There are clues if you watch the fighter’s hands. Some guys are on their third fight and suddenly forget how to hold their fingers apart and how the wrap tightens from thumb to palm. Some keep a steady hand but talk a lot about nothing and forget what they were saying when you try and keep up the conversation. Others are quiet but the hand shakes.
Marcio Bittencourt has taped up enough men that he has a sense of how the fight will go even before the last bit of bandage is fixed. He started training in jiu-jitsu when he was 9 years old in Brazil; he’s 37 now. He still fights (6-3-1 as a professional) but he spends more time coaching than he does getting ready for his next bout. His English is halting, coming out in sentences you can't always diagram.
“When you are putting on the wrap, that is the moment the training has ended,” he says. “Everything you have done to prepare is behind you now. If they haven’t prepared, you see it. If they are nervous, you will see that. Most of the time it’s that they have too much adrenaline.”
Bittencourt is finishing the wrapping ritual with Tony Dickerson as he talks, though the 24-year-old welterweight doesn’t show any sign of paying attention to what his coach is saying. There are still five more fights before Dickerson walks to the cage and he’s sitting with his chest resting against the back of a steel chair, waiting for Bittencourt to finish. His head is down, his hood pulled up, with the white cords from a pair of earbuds trailing down below his chest.
“This is the best, you know that he is ready,” Bittencourt says as he tugs the wrap across the back of Dickerson’s hand.
They’re waiting in an empty basketball court at a community college in Lincroft, New Jersey, which seems as good as place as any to get your concentration. Down the corridor there’s an athletic center full of fight fans, training teams, cops, and the severe blast of a sound system, but none of that reaches them. Here the only sound is the hollow echo of a basketball bouncing at the other end of the court.
“When I was younger I would have the adrenaline before a fight, so I understand,” Bittencourt says. “People would try to talk to me before a fight to get me ready and it was difficult.”
There was one fight in particular he remembers. It was 2007 and he had flown to Australia to fight an opponent whose name he can’t remember now. By the time he got there the man he was supposed to face had dropped out, and he was instead put up against current UFC welterweight George Sotiropoulos, who made him tap with a rear naked choke in the first round.
“I was so sick,” Bittencourt remembers. “I had been traveling too much with no rest and I wasn’t prepared. I know when they were preparing me and walking me down I was not together.

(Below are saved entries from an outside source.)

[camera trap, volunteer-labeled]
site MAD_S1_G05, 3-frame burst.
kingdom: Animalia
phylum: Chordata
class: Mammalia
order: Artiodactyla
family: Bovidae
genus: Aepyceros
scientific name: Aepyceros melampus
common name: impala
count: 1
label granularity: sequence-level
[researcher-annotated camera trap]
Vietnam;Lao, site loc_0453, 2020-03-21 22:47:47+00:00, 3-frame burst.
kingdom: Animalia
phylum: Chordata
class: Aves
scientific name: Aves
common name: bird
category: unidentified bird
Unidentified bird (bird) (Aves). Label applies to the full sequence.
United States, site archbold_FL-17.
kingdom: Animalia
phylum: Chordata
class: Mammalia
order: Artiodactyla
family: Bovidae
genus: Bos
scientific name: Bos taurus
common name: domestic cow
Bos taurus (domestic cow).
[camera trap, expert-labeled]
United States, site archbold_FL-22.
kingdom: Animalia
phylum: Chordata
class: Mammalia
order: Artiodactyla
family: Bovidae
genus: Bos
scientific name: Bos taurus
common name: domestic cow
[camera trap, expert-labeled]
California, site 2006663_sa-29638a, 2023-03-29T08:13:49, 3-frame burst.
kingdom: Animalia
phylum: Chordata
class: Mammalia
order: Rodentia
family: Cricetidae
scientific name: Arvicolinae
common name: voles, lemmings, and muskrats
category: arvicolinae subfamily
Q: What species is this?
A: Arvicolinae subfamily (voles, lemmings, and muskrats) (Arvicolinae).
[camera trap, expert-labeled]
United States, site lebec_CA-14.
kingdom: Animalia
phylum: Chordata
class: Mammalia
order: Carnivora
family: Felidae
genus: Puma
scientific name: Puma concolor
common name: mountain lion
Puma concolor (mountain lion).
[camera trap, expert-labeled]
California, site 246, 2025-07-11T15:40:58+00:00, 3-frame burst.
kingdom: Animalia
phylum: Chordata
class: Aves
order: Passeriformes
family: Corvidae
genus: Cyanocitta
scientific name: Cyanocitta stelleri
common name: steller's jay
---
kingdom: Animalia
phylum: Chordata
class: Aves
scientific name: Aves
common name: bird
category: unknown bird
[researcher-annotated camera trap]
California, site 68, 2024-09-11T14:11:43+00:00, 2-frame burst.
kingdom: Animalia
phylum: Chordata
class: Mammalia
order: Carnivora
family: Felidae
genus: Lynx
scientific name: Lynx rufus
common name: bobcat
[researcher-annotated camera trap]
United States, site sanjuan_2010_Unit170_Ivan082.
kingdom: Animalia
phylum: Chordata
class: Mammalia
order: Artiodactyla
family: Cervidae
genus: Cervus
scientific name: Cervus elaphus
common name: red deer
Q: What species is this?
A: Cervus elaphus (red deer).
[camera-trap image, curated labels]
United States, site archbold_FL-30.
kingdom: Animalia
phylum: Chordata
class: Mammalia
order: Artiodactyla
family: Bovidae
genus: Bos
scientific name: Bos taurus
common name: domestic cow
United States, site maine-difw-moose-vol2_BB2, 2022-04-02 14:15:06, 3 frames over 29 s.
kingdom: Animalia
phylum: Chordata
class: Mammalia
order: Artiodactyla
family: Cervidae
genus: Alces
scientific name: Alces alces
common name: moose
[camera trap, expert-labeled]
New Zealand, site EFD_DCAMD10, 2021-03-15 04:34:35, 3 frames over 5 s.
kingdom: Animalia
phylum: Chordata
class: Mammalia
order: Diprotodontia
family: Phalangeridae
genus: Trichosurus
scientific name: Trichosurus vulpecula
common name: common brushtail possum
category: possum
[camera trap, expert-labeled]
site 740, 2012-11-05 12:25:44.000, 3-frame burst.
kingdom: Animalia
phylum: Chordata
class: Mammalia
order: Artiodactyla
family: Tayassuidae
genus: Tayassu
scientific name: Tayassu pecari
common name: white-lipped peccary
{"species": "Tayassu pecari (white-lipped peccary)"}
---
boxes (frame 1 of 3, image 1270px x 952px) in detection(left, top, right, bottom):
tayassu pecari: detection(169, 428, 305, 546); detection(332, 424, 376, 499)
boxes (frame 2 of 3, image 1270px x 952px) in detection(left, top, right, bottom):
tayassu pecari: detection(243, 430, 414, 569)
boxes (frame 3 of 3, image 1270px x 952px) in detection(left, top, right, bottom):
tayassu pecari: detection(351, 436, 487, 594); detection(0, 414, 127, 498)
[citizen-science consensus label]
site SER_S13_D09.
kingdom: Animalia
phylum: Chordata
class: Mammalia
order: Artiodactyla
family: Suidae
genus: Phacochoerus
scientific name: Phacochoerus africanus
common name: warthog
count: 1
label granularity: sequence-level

My mind and my body were divided. My trainer was talking to me all the way to the ring trying to get me right. That’s the fight I learned the most in. I learned I could push myself through all that, and I learned how you could put yourself together as you listen to the coaches around you. When I see fighters and their minds aren’t here, I try to talk to them the way that helped me.”
When Bittencourt is finished, Dickerson squeezes his fist closed then opens it again, once, twice, three times. It’s the first his hand has moved since Bittencourt started working.
“He’s got his music and that’s all he needs. You know he’s concentrating,” Bittencourt says. “You can tell this is how he should be. You can tell his head is right.”
When the fighters aren’t right Bittencourt talks to them about the moves they’ve worked on, the things they know they’re good at. Anything that will make them trust that their preparation will carry them through.
“You have to get the adrenaline down,” he says. “The wraps go on and everything must be behind you now. You let all that leave you as you walk to the ring. It is the moment you become completely clear. When you let that go, you’re ready. All you see is what is ahead. If you can’t do that, it will be difficult for you.”
Dickerson’s fight comes and he seems as clear as Bittencourt could ask for. His palms don’t shake, he listens to his music, and when he walks to the ring his eyes don’t waver from the linked cage in front of him. He loses by unanimous decision after three rounds against Greg Quarantello, whose hands must have been steady in the wrapping, too.